● **Directions for this task**
Reproduce all of the rows below verbatim, omitting the pictures from your reproduction.

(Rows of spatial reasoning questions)
----

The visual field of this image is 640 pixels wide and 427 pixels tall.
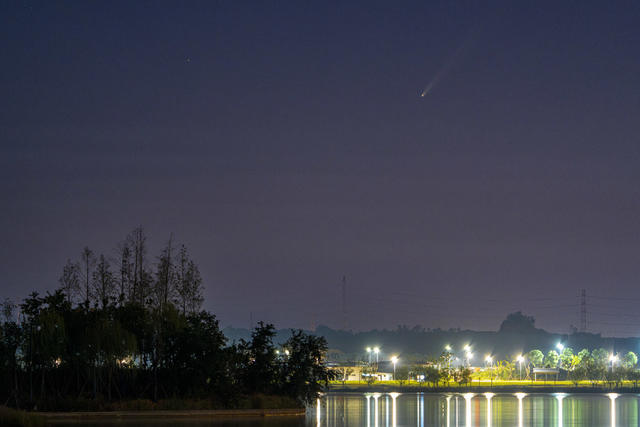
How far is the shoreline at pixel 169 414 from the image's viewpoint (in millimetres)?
37188

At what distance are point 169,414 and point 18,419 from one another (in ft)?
33.6

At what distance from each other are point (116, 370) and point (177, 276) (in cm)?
652

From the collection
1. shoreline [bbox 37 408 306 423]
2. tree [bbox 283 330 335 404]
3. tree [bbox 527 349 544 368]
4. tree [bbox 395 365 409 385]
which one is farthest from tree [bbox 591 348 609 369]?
shoreline [bbox 37 408 306 423]

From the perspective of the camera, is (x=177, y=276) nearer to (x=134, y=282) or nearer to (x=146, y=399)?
(x=134, y=282)

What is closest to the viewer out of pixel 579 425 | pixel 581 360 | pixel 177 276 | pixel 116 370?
pixel 579 425

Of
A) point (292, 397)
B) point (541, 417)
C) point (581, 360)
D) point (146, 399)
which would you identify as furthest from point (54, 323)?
point (581, 360)

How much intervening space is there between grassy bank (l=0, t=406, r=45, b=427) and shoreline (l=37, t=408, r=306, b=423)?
225 inches

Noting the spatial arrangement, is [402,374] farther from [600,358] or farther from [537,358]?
[537,358]

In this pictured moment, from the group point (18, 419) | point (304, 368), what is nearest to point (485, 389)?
point (304, 368)

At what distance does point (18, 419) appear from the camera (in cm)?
2894

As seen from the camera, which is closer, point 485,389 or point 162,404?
point 162,404

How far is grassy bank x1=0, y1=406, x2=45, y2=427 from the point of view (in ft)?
93.1

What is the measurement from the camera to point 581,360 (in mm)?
123750

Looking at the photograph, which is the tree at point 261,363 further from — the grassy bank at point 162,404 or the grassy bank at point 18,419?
the grassy bank at point 18,419
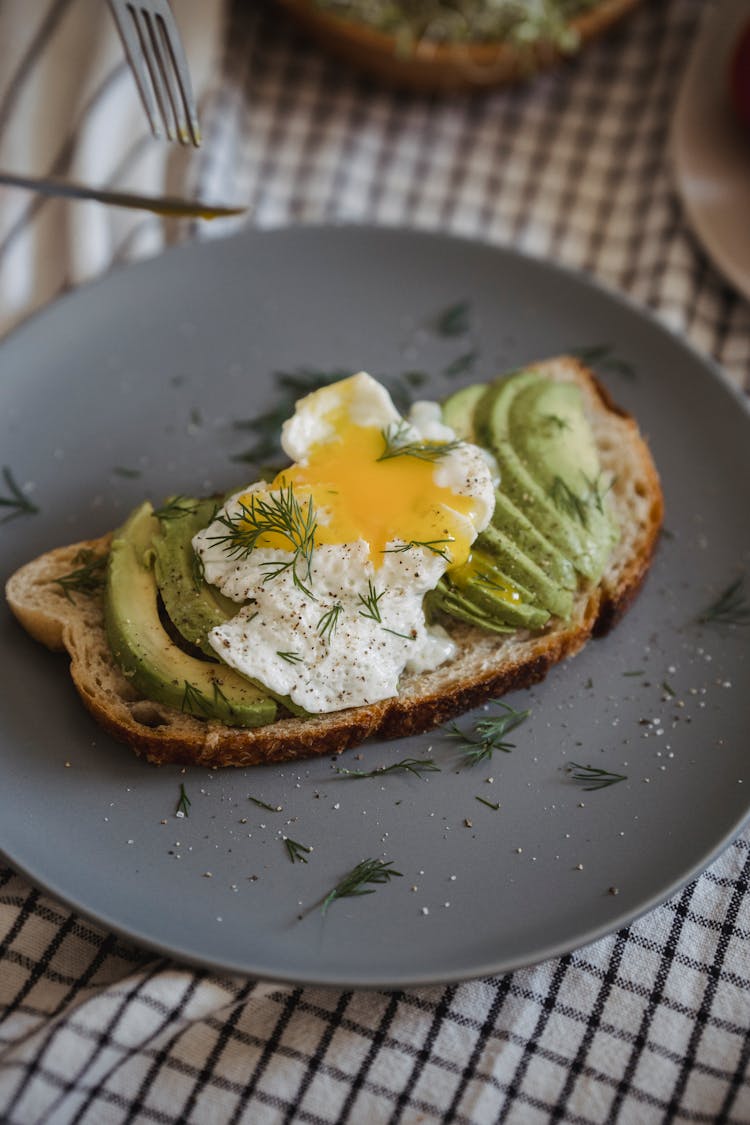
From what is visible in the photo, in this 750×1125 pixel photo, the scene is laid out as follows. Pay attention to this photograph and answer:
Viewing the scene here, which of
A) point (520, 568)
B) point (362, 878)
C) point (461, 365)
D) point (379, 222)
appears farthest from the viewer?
point (379, 222)

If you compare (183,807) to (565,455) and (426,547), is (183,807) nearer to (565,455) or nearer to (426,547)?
(426,547)

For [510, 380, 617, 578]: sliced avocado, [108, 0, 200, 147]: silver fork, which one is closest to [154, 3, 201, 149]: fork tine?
[108, 0, 200, 147]: silver fork

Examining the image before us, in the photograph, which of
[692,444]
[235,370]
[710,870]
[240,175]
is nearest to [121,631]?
[235,370]

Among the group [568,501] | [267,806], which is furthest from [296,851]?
[568,501]

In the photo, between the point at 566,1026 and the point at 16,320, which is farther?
the point at 16,320

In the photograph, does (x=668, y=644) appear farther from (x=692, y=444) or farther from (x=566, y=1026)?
(x=566, y=1026)

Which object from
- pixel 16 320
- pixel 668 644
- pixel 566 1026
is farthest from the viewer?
pixel 16 320

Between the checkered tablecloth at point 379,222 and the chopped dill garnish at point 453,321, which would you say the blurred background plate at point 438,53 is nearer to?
the checkered tablecloth at point 379,222
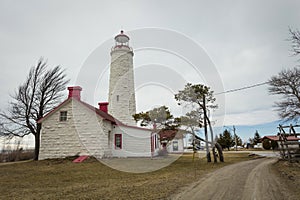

----

● **Output below**
The visual field of this image is 640 pixels wide and 427 pixels tall.
How far is the shoreline at pixel 169 414 from the image's viewpoint (in millimetres)?
37188

At what distance are point 169,414 and point 18,419 from one another (in ft)?
33.6

At what distance from each other are point (116, 370) and point (177, 276) (in cm)?
652

From the collection
1. shoreline [bbox 37 408 306 423]
2. tree [bbox 283 330 335 404]
3. tree [bbox 527 349 544 368]
4. tree [bbox 395 365 409 385]
which one is farthest from tree [bbox 591 348 609 369]?
shoreline [bbox 37 408 306 423]

From the perspective of the camera, is (x=177, y=276) nearer to (x=134, y=282) or nearer to (x=146, y=399)?
(x=134, y=282)

What is closest to the viewer out of pixel 579 425 | pixel 581 360 | pixel 177 276 | pixel 116 370?
pixel 579 425

Of
A) point (292, 397)
B) point (541, 417)
C) point (581, 360)
D) point (146, 399)
which would you identify as furthest from point (54, 323)?
point (581, 360)

How much intervening space is there between grassy bank (l=0, t=406, r=45, b=427) and shoreline (l=37, t=408, r=306, b=423)?
225 inches

Noting the spatial arrangement, is [402,374] farther from [600,358] or farther from [537,358]?
[537,358]

In this pictured moment, from the group point (18, 419) | point (304, 368), what is nearest to point (485, 389)?
point (304, 368)

At what distance does point (18, 419) appear from the camera (in cm)?
2894

As seen from the camera, which is closer, point 485,389 or point 162,404?
point 162,404

How far is grassy bank x1=0, y1=406, x2=45, y2=427 from the point of view (in ft)?
93.1

What is the measurement from the camera to point 581,360 (in mm)?
123750

Looking at the photograph, which is the tree at point 261,363 further from — the grassy bank at point 162,404 or the grassy bank at point 18,419?
the grassy bank at point 18,419
From what is visible in the photo, in this 750×1125 pixel photo, the scene is laid out as follows. Pay attention to this photograph and answer:
Viewing the scene here, which of
A) point (520, 568)
B) point (362, 878)
C) point (461, 365)
D) point (379, 222)
appears farthest from the viewer?
point (379, 222)

If you compare (183,807) to (565,455) and (426,547), is (183,807) nearer to (565,455) or nearer to (426,547)?
(426,547)

For [510, 380, 617, 578]: sliced avocado, [108, 0, 200, 147]: silver fork, which one is closest to [154, 3, 201, 149]: fork tine?
[108, 0, 200, 147]: silver fork

Examining the image before us, in the photograph, which of
[692,444]
[235,370]
[710,870]
[240,175]
is nearest to [121,631]?
[235,370]

Among the group [568,501] | [267,806], which is furthest from [296,851]?
[568,501]

In the photo, between the point at 566,1026 and the point at 16,320, which is farther?
the point at 16,320

In the photograph, does (x=668, y=644) appear farther from (x=692, y=444) or farther from (x=566, y=1026)?
(x=566, y=1026)

Which object from
- pixel 16 320
- pixel 668 644
- pixel 566 1026
is farthest from the viewer?
pixel 16 320

Between the checkered tablecloth at point 379,222 and the chopped dill garnish at point 453,321, which would you say the blurred background plate at point 438,53 is nearer to?
the checkered tablecloth at point 379,222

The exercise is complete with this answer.